** start of Available data **

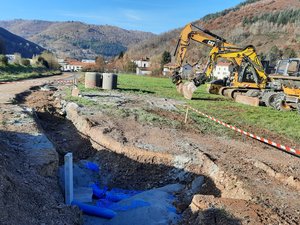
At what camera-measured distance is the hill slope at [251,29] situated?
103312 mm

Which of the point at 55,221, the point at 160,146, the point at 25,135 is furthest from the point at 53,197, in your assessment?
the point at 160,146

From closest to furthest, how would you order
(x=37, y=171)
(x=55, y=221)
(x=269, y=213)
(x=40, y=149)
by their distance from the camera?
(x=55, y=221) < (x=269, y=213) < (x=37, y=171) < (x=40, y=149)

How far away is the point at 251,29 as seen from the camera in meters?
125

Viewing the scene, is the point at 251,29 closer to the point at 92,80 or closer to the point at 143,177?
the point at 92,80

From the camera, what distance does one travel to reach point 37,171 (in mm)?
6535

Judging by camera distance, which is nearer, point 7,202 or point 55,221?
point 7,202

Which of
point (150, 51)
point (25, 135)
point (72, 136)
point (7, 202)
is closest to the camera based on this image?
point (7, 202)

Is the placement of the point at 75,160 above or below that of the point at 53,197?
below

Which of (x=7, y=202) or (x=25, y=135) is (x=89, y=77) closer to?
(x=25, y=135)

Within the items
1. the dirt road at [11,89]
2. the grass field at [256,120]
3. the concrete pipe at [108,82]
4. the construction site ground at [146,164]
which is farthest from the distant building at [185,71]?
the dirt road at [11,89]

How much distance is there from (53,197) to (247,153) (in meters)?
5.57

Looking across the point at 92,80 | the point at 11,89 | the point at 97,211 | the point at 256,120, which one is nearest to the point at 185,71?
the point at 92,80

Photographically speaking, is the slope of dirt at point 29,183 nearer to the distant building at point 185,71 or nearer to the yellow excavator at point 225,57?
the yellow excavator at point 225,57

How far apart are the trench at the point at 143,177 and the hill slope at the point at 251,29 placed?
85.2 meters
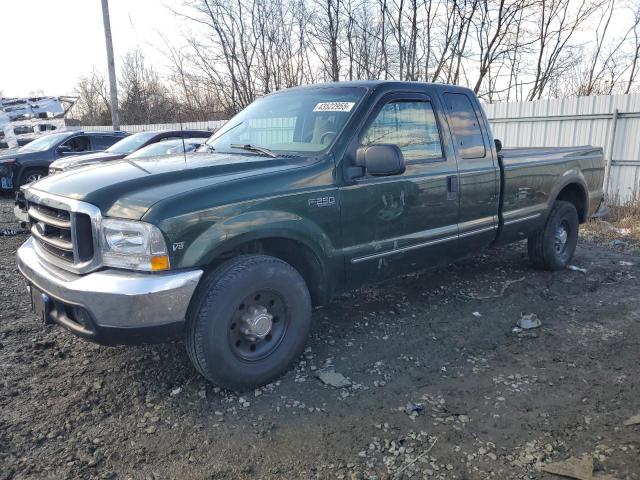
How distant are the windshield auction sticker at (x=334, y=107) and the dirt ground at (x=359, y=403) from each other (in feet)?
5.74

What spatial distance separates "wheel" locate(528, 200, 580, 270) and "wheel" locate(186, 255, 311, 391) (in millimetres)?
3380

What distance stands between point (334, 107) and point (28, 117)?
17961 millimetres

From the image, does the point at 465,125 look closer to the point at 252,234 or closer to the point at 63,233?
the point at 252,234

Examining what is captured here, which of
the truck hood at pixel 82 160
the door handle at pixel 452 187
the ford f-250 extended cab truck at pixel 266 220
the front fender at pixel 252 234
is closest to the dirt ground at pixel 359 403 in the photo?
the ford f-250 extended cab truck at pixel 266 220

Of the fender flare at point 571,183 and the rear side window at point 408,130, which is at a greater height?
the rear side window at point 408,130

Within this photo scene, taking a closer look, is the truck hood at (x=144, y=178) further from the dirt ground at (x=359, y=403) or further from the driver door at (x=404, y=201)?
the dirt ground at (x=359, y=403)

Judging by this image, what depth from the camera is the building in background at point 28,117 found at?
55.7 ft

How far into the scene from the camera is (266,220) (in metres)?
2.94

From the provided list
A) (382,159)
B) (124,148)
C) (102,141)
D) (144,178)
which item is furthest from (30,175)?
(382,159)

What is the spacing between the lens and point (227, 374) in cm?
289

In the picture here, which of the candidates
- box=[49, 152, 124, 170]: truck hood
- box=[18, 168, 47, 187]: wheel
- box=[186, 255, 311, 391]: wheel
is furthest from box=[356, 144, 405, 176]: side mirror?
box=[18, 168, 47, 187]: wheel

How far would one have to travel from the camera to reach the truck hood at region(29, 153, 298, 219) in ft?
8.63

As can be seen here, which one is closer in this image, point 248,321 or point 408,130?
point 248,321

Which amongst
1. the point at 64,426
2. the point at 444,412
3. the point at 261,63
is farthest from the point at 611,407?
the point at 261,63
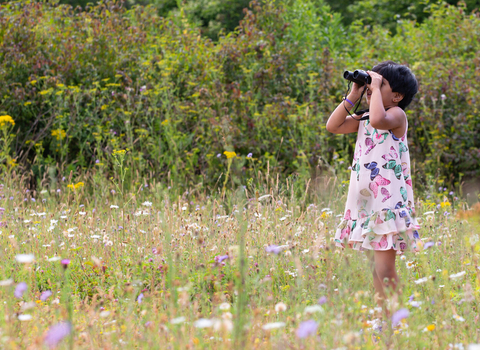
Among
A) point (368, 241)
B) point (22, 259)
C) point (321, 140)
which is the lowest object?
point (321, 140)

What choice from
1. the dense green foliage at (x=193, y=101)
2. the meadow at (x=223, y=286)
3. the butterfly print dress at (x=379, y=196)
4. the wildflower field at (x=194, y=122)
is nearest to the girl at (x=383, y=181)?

** end of Available data **

▶ [Exercise directions]:
Repeat the listing verbatim. Skip the pictures.

▶ [Solution below]:
At what camera-measured distance is the hill slope at [251,29] situated?
103312 mm

Which of the point at 55,221, the point at 160,146, the point at 25,135 is furthest from the point at 53,197, in your assessment?
the point at 160,146

From closest to furthest, how would you order
(x=37, y=171)
(x=55, y=221)
(x=269, y=213)
(x=40, y=149)
by their distance from the camera?
(x=55, y=221) < (x=269, y=213) < (x=37, y=171) < (x=40, y=149)

How far away is the point at 251,29 as seen from the camera in meters?
125

Viewing the scene, is the point at 251,29 closer to the point at 92,80 or closer to the point at 143,177?
the point at 92,80

From the camera, what distance does one travel to reach point 37,171 (in mm)?
6535

Judging by camera distance, which is nearer, point 7,202 or point 55,221?
point 7,202

Which of
point (150, 51)
point (25, 135)
point (72, 136)
point (7, 202)
is closest to the camera based on this image?
point (7, 202)

Is the placement of the point at 75,160 above or below that of the point at 53,197?
below

Which of (x=7, y=202) or (x=25, y=135) is (x=89, y=77) closer to?
(x=25, y=135)

Within the items
1. the dirt road at [11,89]
2. the grass field at [256,120]
3. the concrete pipe at [108,82]
4. the construction site ground at [146,164]
which is farthest from the distant building at [185,71]?
the dirt road at [11,89]

How much distance is there from (53,197) to (247,153) (in meters)?
5.57

Looking across the point at 92,80 | the point at 11,89 | the point at 97,211 | the point at 256,120, which one is nearest to the point at 185,71?
the point at 92,80

Photographically speaking, is the slope of dirt at point 29,183 nearer to the distant building at point 185,71 or nearer to the yellow excavator at point 225,57?
the yellow excavator at point 225,57

How far apart are the trench at the point at 143,177 and the hill slope at the point at 251,29 placed?
85.2 meters
How distant are the windshield auction sticker at (x=334, y=107) and the dirt ground at (x=359, y=403) from each other (in feet)?
5.74

What spatial distance separates "wheel" locate(528, 200, 580, 270) and "wheel" locate(186, 255, 311, 391) (in millimetres)?
3380

What distance stands between point (334, 107) and point (28, 117)?
17961 millimetres

From the image, does the point at 465,125 look closer to the point at 252,234 or closer to the point at 63,233?
the point at 252,234

Examining what is captured here, which of
the truck hood at pixel 82 160
the door handle at pixel 452 187
the ford f-250 extended cab truck at pixel 266 220
the front fender at pixel 252 234
is closest to the dirt ground at pixel 359 403 in the photo?
the ford f-250 extended cab truck at pixel 266 220

Of the fender flare at point 571,183 and the rear side window at point 408,130, which is at a greater height?
the rear side window at point 408,130

Within this photo scene, taking a closer look, is the truck hood at (x=144, y=178) further from the dirt ground at (x=359, y=403) or further from the driver door at (x=404, y=201)?
the dirt ground at (x=359, y=403)

Judging by this image, what depth from the camera is the building in background at point 28,117 found at?
55.7 ft

How far into the scene from the camera is (266,220) (in metres)?
2.94

From the provided list
A) (382,159)
B) (124,148)
C) (102,141)
D) (144,178)
which item is furthest from (30,175)?
(382,159)

What is the spacing between the lens and point (227, 374) in cm?
289

In the picture here, which of the candidates
- box=[49, 152, 124, 170]: truck hood
- box=[18, 168, 47, 187]: wheel
- box=[186, 255, 311, 391]: wheel
is furthest from box=[356, 144, 405, 176]: side mirror?
box=[18, 168, 47, 187]: wheel

How far would one have to travel from the camera to reach the truck hood at region(29, 153, 298, 219) in ft?
8.63

As can be seen here, which one is closer in this image, point 248,321 or point 408,130?
point 248,321

Which amongst
1. the point at 64,426
2. the point at 444,412
3. the point at 261,63
is farthest from the point at 611,407?
the point at 261,63
Among
A) point (368, 241)
B) point (22, 259)
C) point (321, 140)
which is the lowest object?
point (321, 140)

What choice from
1. the dense green foliage at (x=193, y=101)
2. the meadow at (x=223, y=286)
3. the butterfly print dress at (x=379, y=196)
4. the wildflower field at (x=194, y=122)
is nearest to the girl at (x=383, y=181)?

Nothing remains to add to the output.